Okuribi, renvoyer les morts, le beau roman initiatique d’Hiroki Takahashi

Le jeune Ayumu suit les déménagements familiaux imposés par le travail du père. Au-delà des montagnes, dans le nord quasi fantasmé, il découvre sa nouvelle école, ses nouveaux camarades. Et les traditions locales. Le personnage attachant créé par Hiroki Takahashi dans Okuribi, renvoyer les morts va servir de spectateur à une métamorphose aussi froide que cruelle.

L’adolescence comme lieu de la transformation

Okuribi, renvoyer les morts est le roman d’une adolescence qui se cherche. Que ce soit celle d’Ayumu, en rupture avec sa nouvelle société (il vient de la capitale et se retrouve à la campagne), ou celle d’Akira, le meneur des garçons locaux.
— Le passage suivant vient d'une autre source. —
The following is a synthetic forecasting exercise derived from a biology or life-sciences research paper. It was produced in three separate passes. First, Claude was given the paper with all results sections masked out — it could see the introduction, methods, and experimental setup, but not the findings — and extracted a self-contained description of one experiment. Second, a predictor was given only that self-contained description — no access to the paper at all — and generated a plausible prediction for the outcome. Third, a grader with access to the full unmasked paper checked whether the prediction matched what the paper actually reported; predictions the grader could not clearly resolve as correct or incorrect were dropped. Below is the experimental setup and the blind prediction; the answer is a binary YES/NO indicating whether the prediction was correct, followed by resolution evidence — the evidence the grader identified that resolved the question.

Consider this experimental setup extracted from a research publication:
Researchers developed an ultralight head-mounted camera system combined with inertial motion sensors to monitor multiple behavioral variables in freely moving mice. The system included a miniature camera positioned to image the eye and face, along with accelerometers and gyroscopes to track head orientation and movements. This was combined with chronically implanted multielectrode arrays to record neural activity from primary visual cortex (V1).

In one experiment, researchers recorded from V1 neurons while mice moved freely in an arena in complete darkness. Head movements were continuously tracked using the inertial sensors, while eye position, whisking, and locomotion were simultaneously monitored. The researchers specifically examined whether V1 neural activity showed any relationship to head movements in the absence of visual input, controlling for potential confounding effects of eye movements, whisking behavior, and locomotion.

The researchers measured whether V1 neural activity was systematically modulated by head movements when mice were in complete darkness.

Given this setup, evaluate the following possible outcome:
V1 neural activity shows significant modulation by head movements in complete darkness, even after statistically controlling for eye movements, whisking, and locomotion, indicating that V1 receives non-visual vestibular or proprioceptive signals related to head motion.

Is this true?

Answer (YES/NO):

Akira dirige mais comme un tyran, il impose les jeux, les récompenses et les punitions en se servant d’un jeu de carte. Il laisse le hasard… mais il triche pour que ce soit toujours Minoru, son souffre-douleur, qui perde. Et les autres sont observateurs et complices, selon les cas.

L’année va se dérouler, avec ses petits drames (Akira malmenant ou parfois protégeant Minoru) et l’année scolaire qui suit son cours. Peu à peu un sentiment étrange s’installe, comme si Akira ne souffrait nul partage de ses droits. Ayumu l’estime et s’en méfie également, pour ce qu’il est (un adolescent en train de devenir un homme) et pour ce qu’il fait. C’est l’apprentissage de la dure et âpre loi du plus fort. C’est l’amitié virile mais reste cette étrangeté d’Akira, comme mu par autre chose, de plus grand que lui et qui conduira le groupe bien au-delà des limites prévues.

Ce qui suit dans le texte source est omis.